Changing a law is a slow process and needed continuous and effective campaigning. Despite now being 57 and suffering from both asthma and diabetes, Gyani Ji decided to commit himself completely to the cause at whatever personal cost. He bought a motorcycle and rode it proudly through Manchester being stopped and arrested several times. Manchester was once again the battle ground for the right to wear turban. His refusal to pay the fines because he did not recognize the validity of the law he had contravened led him to be given custodial sentence.
Gyani Ji was not afraid of serving time in prison for his cause and knew that it would further highlight the arguments he was already making through his many correspondence. However, before he could serve his seven day sentence in Strangeways Prison, his fines were paid by the sympathetic Lord Mayor who thought he was saving Gyani Ji from a self-inflicted punishment but had in fact undone all of his hard work. Undaunted Gyani Ji repeated his acts and once again sentenced and served seven days in Strangeways.
On the day of his release, he had given his sons instructions for his moped to be brought to the prison gates. In front of national and local press and TV and radio he was garlanded with flowers and amidst the cheers of Sikhs and non-Sikh supporters and, of course, the local constabulary. He was stopped and booked seven times on his ride home that day and was ready for another extended stay in prison. However, by this time largely through Gyani Ji’s efforts an amendment to the law was making its way through parliament.

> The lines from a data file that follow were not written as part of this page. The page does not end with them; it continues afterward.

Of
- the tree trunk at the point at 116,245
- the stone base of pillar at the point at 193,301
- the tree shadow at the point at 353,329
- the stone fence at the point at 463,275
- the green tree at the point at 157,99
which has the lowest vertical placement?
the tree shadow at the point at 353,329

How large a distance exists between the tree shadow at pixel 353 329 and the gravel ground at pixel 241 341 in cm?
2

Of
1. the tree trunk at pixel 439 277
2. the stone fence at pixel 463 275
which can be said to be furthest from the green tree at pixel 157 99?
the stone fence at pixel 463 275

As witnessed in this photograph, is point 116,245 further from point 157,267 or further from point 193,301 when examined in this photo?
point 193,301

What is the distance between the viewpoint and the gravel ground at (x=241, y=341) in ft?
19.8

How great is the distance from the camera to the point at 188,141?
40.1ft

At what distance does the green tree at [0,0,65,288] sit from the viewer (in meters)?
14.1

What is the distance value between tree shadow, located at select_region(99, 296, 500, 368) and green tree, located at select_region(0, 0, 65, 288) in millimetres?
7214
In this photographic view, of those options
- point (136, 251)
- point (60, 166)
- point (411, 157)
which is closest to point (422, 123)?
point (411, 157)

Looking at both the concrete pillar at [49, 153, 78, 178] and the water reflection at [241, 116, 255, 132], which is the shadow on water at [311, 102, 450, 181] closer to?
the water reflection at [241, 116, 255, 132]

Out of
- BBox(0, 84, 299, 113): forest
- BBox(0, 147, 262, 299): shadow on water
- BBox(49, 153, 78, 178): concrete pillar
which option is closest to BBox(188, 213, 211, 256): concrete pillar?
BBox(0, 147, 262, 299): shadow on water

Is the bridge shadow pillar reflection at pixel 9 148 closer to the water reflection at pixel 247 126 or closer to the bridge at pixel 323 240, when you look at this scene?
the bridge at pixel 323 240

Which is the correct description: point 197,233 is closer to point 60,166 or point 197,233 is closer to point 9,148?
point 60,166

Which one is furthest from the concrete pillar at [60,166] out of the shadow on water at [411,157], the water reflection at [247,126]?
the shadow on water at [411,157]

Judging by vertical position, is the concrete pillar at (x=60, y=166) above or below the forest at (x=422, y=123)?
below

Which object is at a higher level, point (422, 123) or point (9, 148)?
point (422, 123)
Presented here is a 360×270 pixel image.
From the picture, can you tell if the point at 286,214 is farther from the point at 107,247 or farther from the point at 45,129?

On 15 November 1976 ‘an act to exempt turban wearing followers of the Sikh religion from the requirement to wear a crash helmet when riding motor cycle’ was passed. (Motorcycle Crash Helmets religious Exemption) (Act 1976 Chapter 62, Section 32, Road Traffic Act 1972.) Gyani Ji once again saw this as something for everyone to be proud of and said that, ‘whilst it was great day for Sikhs it was a victory for the people of this great country and common sense’
Gyani Ji continued his efforts to bring tolerance, justice and common sense to the choice of wearing of turbans for Sikhs. In his last days he was still working to gain exemptions for turban wearing Sikhs on building sites. Gyani Ji died on 25th December 1996. He was deeply mourned by, not only his family and community, but a wide circle of friends, politicians, academics and free-thinkers throughout the country.